当前位置：网站首页>Sre: Google operation and maintenance decryption

Sre: Google operation and maintenance decryption

2022-07-27 21:13:00 【It's me】

First contact with 《SRE：Google Operation and decryption 》 It was three years ago , At that time, I didn't read carefully for my own reasons , For some of the knowledge in the book is also a superficial taste , It may be because of the pit you climbed at that time , Too few falls , I don't have a deep understanding of it , I gradually forget a lot about it .

Recently, the technical committee resurrected this book , I read it carefully again , We found that in the past three years, we have made great efforts to it , But there is a lack of systematic thinking , So everyone has a feeling of hammer in the East and hammer in the West , I feel like I did something and I feel like I didn't do anything .

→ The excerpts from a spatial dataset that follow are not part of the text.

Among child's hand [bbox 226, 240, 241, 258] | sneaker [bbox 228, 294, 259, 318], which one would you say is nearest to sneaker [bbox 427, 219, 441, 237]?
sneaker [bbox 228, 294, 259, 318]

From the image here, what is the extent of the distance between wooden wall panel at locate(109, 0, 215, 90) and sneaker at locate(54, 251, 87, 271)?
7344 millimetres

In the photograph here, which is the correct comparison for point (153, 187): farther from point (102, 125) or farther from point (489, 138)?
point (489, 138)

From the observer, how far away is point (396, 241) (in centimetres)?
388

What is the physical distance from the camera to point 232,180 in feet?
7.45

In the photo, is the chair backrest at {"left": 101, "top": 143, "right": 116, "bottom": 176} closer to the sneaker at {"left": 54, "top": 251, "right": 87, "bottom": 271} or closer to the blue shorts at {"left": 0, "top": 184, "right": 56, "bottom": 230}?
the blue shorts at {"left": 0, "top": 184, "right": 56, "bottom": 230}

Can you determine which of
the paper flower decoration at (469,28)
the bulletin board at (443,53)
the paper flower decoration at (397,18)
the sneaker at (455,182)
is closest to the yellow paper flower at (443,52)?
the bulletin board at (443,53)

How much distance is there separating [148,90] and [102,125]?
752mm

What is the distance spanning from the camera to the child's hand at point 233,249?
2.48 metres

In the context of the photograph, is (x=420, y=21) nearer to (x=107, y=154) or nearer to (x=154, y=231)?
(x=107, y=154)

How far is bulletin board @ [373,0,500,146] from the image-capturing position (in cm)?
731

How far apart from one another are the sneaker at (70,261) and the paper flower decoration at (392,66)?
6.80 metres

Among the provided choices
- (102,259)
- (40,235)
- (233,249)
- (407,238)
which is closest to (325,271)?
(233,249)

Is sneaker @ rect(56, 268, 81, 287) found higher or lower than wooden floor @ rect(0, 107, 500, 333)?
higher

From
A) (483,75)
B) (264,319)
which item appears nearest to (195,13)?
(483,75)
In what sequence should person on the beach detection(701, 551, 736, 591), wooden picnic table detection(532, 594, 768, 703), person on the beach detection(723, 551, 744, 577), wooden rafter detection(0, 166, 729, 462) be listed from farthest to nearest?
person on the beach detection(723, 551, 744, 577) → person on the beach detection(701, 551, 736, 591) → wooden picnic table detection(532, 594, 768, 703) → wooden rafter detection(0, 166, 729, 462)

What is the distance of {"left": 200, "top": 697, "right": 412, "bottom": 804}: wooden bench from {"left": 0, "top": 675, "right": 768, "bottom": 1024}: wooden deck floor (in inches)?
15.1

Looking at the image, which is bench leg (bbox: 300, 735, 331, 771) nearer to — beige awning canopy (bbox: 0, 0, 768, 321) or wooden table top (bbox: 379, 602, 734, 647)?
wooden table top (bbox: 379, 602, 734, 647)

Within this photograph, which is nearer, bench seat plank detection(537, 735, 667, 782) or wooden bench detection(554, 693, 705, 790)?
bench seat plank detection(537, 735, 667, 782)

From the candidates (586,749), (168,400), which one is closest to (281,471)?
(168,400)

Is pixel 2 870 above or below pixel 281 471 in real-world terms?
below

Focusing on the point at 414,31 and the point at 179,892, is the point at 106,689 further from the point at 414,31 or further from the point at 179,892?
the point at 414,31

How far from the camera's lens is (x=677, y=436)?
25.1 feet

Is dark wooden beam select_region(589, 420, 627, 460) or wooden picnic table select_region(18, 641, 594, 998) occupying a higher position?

This book is divided into four parts ： overview 、 guiding ideology 、 Concrete practice 、 management . The book is about SRE The following definitions are made “SRE The profession focuses on the life cycle management of the whole software system . From its design to deployment , After continuous improvement , Finally, he retired smoothly , Such a profession must have a very wide range of skills , But the focus is different from that of other professions . First SRE yes The engineer , secondly SRE Our focus is reliability ”. In this part, I will talk about my personal understanding , From the definition in the book combined with my personal experience ,SRE The level of personnel requirements is actually very high , This kind of work is not an ordinary SaaS Level development can be competent , It requires personnel to have SaaS/PaaS/IaaS Three levels of experience , Have an architectural design 、 software development 、 Knowledge of operation and maintenance , I have my own understanding of stability , If a system goes online , Users cannot use stably , Then there is no meaning of existence , and SRE What people have to do is , Use up what you have learned , Try to make the whole system run more reliably , More effective use of resources , But it doesn't mean SRE People should pursue 100% Stable and reliable , Because of the pursuit of 100% reliable , The ratio of income to pay is too low .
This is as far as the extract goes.